Lake Powell, behind the 580-foot-high Glen Canyon Dam, helps the Bureau of Reclamation regulate the river and distribute its water. The reservoir serves as a kind of savings account for the Upper Basin states—Colorado, New Mexico, Utah and Wyoming—storing up water during wet years to ensure they have enough to send to the Lower Basin states, even in dry years.

Powell is about 45 percent full amid a long-term drought, but that should provide a big enough cushion that Lower Basin states—Arizona, California and Nevada—can get their share for the foreseeable future without requiring the Upper Basin to cut back, Wilson said.

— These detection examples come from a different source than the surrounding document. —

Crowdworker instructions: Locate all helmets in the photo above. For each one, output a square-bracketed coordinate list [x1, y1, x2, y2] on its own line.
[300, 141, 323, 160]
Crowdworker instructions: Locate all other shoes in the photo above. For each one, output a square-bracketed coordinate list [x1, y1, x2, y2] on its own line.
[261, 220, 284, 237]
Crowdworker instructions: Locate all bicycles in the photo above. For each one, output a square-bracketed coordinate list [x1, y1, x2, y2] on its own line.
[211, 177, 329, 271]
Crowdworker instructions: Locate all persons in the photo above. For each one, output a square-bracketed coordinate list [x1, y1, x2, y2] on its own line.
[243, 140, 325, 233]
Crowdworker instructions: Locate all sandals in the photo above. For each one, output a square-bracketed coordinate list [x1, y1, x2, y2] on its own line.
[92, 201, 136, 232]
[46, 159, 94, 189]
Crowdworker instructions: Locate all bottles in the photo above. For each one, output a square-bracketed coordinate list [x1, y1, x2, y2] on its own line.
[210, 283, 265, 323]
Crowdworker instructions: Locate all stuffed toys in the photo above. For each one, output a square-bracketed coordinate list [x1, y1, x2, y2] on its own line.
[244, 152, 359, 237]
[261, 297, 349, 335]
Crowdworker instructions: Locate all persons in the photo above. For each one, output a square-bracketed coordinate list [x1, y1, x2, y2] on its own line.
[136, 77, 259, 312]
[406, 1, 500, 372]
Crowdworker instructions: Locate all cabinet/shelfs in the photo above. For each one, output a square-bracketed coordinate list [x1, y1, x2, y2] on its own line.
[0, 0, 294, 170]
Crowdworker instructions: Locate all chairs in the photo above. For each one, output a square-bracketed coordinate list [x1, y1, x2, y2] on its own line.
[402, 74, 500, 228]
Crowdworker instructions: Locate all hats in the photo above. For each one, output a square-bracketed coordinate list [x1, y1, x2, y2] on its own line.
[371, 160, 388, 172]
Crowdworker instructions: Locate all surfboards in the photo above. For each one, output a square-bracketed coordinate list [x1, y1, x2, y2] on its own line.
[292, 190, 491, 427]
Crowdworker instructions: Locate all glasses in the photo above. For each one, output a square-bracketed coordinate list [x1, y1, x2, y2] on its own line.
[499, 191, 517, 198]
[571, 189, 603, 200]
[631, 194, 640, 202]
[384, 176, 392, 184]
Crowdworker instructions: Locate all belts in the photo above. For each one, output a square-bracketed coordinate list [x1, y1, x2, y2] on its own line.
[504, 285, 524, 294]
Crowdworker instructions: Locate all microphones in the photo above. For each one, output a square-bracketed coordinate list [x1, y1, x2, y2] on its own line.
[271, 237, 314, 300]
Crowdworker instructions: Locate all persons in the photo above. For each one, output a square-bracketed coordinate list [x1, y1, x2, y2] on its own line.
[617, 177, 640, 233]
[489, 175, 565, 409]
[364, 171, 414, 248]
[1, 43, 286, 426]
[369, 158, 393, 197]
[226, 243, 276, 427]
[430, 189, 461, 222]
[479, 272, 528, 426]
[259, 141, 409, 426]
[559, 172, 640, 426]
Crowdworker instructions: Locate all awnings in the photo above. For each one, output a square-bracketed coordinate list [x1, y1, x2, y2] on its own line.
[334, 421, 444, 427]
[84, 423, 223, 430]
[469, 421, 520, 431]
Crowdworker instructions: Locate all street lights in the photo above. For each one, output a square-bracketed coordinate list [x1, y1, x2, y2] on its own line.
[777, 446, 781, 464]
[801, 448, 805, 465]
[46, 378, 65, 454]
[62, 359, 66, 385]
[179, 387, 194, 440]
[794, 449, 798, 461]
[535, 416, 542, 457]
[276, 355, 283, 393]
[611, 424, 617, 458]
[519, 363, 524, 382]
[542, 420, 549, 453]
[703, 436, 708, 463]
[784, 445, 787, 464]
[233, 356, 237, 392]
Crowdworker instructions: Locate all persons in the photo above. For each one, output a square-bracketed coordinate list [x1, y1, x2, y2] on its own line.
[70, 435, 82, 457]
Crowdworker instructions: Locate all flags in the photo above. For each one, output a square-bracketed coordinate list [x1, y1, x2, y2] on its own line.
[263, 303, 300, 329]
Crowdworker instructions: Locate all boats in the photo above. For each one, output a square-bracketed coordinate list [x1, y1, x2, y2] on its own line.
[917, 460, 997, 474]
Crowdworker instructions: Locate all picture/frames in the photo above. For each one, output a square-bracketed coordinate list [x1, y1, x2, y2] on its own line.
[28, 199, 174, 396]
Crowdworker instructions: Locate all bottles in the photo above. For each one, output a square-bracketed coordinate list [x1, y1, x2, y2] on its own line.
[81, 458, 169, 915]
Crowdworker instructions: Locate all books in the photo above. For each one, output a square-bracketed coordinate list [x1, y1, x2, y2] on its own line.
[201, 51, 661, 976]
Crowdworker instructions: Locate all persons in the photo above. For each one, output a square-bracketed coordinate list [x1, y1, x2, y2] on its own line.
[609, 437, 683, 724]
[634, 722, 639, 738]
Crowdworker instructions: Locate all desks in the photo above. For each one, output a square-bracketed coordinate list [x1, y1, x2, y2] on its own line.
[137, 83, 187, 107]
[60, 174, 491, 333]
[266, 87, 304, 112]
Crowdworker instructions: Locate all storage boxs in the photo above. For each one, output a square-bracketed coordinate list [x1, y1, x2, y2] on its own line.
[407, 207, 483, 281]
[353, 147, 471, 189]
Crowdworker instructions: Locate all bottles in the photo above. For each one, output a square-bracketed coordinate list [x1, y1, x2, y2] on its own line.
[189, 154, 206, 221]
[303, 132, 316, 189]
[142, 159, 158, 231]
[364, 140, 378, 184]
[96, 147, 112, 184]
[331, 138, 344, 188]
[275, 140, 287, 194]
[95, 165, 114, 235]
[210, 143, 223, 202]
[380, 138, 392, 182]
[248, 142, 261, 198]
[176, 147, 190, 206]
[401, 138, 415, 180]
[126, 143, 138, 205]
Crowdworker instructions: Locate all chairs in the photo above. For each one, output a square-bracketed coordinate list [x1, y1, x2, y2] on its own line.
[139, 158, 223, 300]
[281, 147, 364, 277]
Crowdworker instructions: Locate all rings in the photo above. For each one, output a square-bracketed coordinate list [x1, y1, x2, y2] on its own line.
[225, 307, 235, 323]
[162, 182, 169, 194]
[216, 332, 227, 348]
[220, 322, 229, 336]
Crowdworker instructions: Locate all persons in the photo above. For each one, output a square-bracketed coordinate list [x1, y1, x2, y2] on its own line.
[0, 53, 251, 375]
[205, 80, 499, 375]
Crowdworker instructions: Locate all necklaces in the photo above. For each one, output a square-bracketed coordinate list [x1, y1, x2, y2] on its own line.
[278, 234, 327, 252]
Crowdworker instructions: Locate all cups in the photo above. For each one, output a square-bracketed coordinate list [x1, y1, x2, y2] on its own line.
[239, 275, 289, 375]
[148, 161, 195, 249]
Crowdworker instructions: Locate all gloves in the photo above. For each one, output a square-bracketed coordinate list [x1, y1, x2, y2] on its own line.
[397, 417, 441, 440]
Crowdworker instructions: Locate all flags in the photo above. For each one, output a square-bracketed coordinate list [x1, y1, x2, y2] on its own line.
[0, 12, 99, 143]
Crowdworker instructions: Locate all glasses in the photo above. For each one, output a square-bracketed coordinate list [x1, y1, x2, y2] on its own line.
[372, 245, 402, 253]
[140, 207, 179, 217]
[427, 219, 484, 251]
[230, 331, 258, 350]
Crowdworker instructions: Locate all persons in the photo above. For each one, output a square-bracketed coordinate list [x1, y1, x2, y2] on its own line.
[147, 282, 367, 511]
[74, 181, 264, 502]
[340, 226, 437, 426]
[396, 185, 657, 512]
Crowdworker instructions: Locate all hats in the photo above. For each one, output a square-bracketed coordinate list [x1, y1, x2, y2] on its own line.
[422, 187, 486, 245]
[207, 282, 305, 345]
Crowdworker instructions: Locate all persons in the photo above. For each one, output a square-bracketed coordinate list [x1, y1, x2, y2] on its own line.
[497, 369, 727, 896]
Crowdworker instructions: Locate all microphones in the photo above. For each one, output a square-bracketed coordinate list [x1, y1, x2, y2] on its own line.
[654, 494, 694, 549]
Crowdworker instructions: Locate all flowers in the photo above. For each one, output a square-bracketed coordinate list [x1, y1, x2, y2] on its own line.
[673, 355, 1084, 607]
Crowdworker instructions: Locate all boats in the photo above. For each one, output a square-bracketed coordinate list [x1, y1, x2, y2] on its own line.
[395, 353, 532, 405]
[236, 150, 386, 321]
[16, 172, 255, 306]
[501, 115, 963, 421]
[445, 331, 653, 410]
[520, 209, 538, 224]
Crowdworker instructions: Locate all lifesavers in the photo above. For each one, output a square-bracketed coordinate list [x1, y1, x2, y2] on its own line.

"We're in a pretty reasonable spot," he said.

The lake was expected to rise 16 feet from this spring's snowmelt, Wilson said. Comparing years can be difficult because the canyon that forms the lake is V-shaped, so the higher the water level, the more water it takes to raise it another foot.

Although the snowpack is near average across the Upper Colorado River Basin, it varies widely within the region, from 110 percent in parts of Colorado to 61 percent in south-central Utah.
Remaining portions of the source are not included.